Friedrich @, Montag, 12. Mai 2025, 10:21 (vor 484 Tagen) @ ThoFi

Also: hier in Pasing reichen 5 Register (Gedackt 32-16-8, offen Princ + Streicher 16-8, Posaune 16, Zunge 8-4), dazu Transmissionen und Koppeln weitaus...
Kommt halt auf die Mensuren an...

... und auf den Platz. Ich finde auch nicht, dass man dazu Sparpedal sagen kann, immerhin stehen vier unterschiedliche 16- und 8-Füße zur Verfügung, der offene Pedalbass und der 32' haben je 56 Pfeifen. Teure Register, die auch viel Platz und Infrastruktur brauchen.

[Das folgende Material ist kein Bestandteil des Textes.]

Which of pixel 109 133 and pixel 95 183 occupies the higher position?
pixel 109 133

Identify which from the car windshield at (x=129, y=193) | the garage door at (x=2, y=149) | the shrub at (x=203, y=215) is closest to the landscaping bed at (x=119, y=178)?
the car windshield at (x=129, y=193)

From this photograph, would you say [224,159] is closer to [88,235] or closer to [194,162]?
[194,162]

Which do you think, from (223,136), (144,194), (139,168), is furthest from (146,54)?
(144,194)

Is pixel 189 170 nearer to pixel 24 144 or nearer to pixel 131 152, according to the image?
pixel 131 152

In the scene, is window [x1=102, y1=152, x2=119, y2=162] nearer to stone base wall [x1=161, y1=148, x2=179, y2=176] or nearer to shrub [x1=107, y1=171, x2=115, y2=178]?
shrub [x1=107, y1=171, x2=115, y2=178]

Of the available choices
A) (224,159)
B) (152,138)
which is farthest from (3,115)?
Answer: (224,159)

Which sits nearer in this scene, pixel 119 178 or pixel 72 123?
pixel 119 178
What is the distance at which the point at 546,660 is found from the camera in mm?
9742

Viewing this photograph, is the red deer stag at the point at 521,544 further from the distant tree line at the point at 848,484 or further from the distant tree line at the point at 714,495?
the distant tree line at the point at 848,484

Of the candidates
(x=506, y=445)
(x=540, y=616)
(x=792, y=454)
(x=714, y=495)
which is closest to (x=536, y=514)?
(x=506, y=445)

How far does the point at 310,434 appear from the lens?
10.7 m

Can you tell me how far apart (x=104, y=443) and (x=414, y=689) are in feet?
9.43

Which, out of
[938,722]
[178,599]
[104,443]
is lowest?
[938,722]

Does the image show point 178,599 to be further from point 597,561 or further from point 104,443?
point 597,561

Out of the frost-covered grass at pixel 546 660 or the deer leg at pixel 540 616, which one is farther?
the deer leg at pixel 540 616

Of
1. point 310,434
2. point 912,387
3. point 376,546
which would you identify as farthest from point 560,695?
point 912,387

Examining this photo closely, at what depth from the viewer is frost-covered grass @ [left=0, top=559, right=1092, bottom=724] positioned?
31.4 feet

Gut, dass die Posaune nicht gemolken wird -- da musste also keine Rücksicht auf Fortsetzung in die 8'-Lage genommen werden. Genau, die Mensuren sind's. Sie müssen dann relativ gleichmäßig verlaufen, ein Wachsen nach unten ist nicht sinnvoll. Wenn der Raum das so verträgt, ist dabei durchaus ein Luxuspedal herausgekommen.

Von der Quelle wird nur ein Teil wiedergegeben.